Nate’s current private interventions:
Private OT twice a week
Participation in the Cisco Center special needs preschool programs 4 afternoons a week, where he also receives some speech services
Medical: Nathan began Aricept with NIH approximately 10 days ago, he remains on a gluten/casein free diet, a probiotic, antifungal treatments, fish oil, and mitochondrial cocktail,
Nathan is currently on a waiting list for Cypress Creek Therapy Speech Services with the intent to take him as frequently as possible, up to 3x/week if recommended. Our private insurance has only recently lifted the extremely tight limits on the number of therapy sessions allotted- they have relabeled his therapy as “habilitative services”.
This is all in addition to the services he is receiving at Benfield, for which we remain extremely grateful. That being said, Nathan has been receiving early intervention services for over 2 years at this point with little to no progress, despite the relatively intensive nature of the program. He has attended extended school year services, and when not in that program attended Cisco Center full time over the summer.

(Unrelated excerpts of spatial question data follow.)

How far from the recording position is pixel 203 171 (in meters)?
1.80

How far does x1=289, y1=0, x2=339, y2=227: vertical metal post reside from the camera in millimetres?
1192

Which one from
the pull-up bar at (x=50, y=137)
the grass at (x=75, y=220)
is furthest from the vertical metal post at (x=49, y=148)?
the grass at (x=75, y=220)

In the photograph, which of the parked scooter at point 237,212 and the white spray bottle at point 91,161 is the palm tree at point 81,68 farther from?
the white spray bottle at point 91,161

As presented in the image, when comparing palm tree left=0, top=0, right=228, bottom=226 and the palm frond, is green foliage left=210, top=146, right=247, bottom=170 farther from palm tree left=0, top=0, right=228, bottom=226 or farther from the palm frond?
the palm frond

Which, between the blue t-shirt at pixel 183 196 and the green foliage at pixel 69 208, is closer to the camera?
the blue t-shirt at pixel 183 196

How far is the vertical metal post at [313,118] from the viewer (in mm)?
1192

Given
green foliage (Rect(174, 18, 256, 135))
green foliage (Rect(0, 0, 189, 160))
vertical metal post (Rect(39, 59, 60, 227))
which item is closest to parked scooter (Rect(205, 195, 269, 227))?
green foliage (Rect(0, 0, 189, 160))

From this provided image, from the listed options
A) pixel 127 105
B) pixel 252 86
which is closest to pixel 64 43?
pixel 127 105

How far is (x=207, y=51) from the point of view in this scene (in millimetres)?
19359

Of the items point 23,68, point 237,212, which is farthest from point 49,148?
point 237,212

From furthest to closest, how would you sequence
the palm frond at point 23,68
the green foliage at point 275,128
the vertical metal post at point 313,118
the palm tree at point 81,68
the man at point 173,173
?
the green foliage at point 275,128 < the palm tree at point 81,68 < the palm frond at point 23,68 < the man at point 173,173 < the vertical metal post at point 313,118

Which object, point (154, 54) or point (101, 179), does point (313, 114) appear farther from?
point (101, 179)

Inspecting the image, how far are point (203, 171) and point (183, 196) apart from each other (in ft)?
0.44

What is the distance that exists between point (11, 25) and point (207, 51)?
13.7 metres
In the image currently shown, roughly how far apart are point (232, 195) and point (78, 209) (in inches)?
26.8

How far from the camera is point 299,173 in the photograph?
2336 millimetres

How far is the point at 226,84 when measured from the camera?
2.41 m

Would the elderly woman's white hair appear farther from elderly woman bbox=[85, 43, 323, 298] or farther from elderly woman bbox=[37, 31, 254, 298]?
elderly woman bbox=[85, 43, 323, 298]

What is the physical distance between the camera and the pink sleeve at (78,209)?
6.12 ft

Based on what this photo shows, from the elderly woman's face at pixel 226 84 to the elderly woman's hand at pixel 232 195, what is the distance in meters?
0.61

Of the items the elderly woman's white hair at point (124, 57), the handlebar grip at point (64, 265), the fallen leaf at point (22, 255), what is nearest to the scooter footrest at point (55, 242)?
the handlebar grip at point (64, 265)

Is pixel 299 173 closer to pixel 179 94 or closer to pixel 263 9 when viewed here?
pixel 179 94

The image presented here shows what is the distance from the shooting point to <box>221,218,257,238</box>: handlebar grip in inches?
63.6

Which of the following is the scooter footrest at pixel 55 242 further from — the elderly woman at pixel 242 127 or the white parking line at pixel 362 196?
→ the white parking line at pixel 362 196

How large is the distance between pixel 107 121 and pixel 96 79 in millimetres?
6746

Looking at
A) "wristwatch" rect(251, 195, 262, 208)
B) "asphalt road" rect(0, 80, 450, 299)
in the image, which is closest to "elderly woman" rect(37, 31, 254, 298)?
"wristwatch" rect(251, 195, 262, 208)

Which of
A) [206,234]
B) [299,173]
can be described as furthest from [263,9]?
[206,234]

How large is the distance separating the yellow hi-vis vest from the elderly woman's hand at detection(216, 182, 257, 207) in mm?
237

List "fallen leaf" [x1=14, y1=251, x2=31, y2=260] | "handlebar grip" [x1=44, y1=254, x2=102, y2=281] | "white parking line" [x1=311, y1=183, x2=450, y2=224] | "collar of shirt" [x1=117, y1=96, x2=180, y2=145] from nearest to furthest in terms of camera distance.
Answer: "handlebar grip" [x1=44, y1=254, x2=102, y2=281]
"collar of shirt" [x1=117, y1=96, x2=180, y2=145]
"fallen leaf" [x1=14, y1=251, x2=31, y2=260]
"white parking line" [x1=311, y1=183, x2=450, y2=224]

I think that we can all agree on Nathan’s main barrier to learning. His sensory issues take over in most situations, he is unable to concentrate or attend to activities due to these needs. I have tried the following: Wilberger brushing protocol. Chinese massage (yep), weighted blankets, sensory schedules including multiple swings we have mounted in our garage, weighted vest, fidgets, and chewies. We are unable to engage Nathan in play 98% of the time in the home setting- when we do, his play remains sensory based, ie, he will play with Thomas trains but after a few minutes he ends up dangling the longest string of cars he can put together that can withstand gravity in front of his face. He can string literally 20 monkeys in a barrel together, but once again, he dangles them in front of his face for visual stimulation.
At this point, my question to the team is what else can be done for my sweet boy? Our family has faced these challenges in the past with our older son, although they were not nearly as severe. We are at a loss. Are there other, more intensive, programs available to Nathan? Could he benefit from a different setting at this point? Are there further services available to Nathan at Benfield- individual speech, further OT intervention?
As his parents, his lack of progress is nothing short of devastating and it has left us feeling that we are missing some huge piece of the puzzle that is Nathan. We are open to any and all interventions at this point. I have also attached his recent assessment done at NIH for review.